Jusque dans les années 1980, l’évolution du Wing Chun se fait à travers les disciples de Yip Man. Parmi ces élèves, Wong Shun Leung, Wong Kiu, Wong Chaok, Ng Chan, Lee Kam Sing (Hong Kong), Lo Man Kan (Taïwan), Cheung Cheuk Heng dit William Cheung (Australie), Lee Siao Lung « petit dragon » ou Bruce Lee (Etats-Unis), Mek Po, Yeung Hei, Moy Yat (Etats-Unis), Ho Kam Ming, et Leung Ting (Allemagne). En 1972, Yip Man donne ses derniers cours particuliers à Wong Chung Wah (Yat Oak Goi Tse), Wong Hei et Hong Jap Sum.

Aujourd’hui chaque branches du style a sa version propre, soit pour prouver son authenticité soit pour justifier du bien fondé de sa technique. Il est vraisemblable que chaque école, chaque style contiennent une part du système originel, agrémenté de l’interprétation de chacun de ses représentants.

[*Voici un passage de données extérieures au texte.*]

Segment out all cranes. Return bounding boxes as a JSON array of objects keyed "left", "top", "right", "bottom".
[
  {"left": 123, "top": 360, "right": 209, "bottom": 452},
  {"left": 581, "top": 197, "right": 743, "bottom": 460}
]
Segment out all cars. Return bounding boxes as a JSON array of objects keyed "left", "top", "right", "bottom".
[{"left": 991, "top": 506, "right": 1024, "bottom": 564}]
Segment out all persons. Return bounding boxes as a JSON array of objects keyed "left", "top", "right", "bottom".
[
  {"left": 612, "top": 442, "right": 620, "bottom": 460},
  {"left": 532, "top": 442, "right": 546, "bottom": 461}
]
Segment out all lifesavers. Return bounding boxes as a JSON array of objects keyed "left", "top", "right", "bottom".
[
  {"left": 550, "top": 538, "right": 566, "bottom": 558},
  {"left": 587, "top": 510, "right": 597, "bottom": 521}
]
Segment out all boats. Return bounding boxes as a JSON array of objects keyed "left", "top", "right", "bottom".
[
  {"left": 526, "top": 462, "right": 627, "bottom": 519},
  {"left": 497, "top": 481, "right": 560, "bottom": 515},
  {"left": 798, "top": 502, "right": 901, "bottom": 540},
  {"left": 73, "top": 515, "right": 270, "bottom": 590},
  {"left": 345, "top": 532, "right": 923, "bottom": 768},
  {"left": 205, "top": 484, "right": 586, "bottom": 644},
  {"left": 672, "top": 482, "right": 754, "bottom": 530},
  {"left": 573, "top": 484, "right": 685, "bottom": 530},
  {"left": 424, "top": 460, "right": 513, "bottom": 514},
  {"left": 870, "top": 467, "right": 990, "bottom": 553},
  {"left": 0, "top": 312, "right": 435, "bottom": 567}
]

Pour Didier Beddar qui fut l’un des précurseurs du Wing Chun en France la question de l’évolution souleva la réponse suivante :

« (…) Il existe aujourd’hui différent Wing Chun, et c’est bien comme ça! C’est ce qui assure la vie et la survie du système à travers les âges. Comme tout les arts (peinture, sculpture, danse, etc.), ils sont en constante évolution. Ce qui était contemporain aujourd’hui sera demain rétro. Le meilleur moyen d’apprendre à contrer les autres styles c’est d’étudier les nouveaux systèmes et d’une certaine manière nous pouvons dire que le Wing Chun enseigné aujourd’hui est plus efficace que le Wing Chun d’il y a 40 ans. Toutefois il faut faire attention : beaucoup de gens aujourd’hui veulent faire une synthèse mais il ne suffit pas d’être étudiant dans un style pour se permettre de créer. Si il y a une synthèse à faire, cela passe par un développement personnel… cela ne se fait pas en 15 jours ! Il faut non seulement avoir eu de bon guide, mais aussi prendre en compte le talent d’une personne, associé à une étude minimum de 15 à 20 ans de travail sérieux avant de penser à étendre le système, et cela n’est pas donné à tout le monde. L’évolution entraîne parfois quelques dérives navrantes, souvent dû à un manque d’expérience. On vit, entre autre, apparaître une nouvelle catégorie de professeur par exemple, qui, cédant plus que de raison à la logique du marché, en allèrent jusqu’à s’attribuer eux-mêmes leur ceinture de professeur… N’oublions donc pas l’adage et restons prudent dans le choix de nos maîtres : dix ans c’est bien, vingt ans c’est mieux !« 

didier beddar et stephane serror

Tradition et évolution

En conclusion, les arts martiaux ont-ils une évolution, ont-il une histoire ou au contraire sont-il immuable ? Tout le monde sait pourtant que les lois de la physique, qui s’applique aujourd’hui à nous même et à notre environnement immédiat, sont celles qui régissent le comportement de l’Univers dans son ensemble à toute époque. Tout est Un, disait le sage. En admettant que les observations nouvelles continueront de conforter ces images, il restera que les arts martiaux tout comme l’Univers lui-même, sont en constante évolution, qu’ils ne sont pas immuable et qu’ils subissent donc la flèche du temps.